## THE EXERCISE
Can you recast the entries below as a two-column CSV with the header row text,answer, giving one row per entry with its text under text and its answer under answer, each in one quoted field with any line breaks turned into spaces?

Data records
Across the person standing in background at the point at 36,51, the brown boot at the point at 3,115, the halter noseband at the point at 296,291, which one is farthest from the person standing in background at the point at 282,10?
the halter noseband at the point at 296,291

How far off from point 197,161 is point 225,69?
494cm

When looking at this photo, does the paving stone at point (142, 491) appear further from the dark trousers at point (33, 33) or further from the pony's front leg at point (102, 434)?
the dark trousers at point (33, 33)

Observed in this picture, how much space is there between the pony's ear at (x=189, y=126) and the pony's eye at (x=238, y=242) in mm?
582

## SOLUTION FOR THIS PROBLEM
text,answer
"Across the person standing in background at the point at 36,51, the brown boot at the point at 3,115, the halter noseband at the point at 296,291, which one is farthest from the person standing in background at the point at 282,10?","the halter noseband at the point at 296,291"
"How far off from point 197,161 is point 225,69?","494cm"
"When looking at this photo, does the paving stone at point (142, 491) appear further from the dark trousers at point (33, 33) or further from the pony's front leg at point (102, 434)?","the dark trousers at point (33, 33)"
"Observed in this picture, how much space is there between the pony's ear at (x=189, y=126) and the pony's eye at (x=238, y=242) in mm?","582"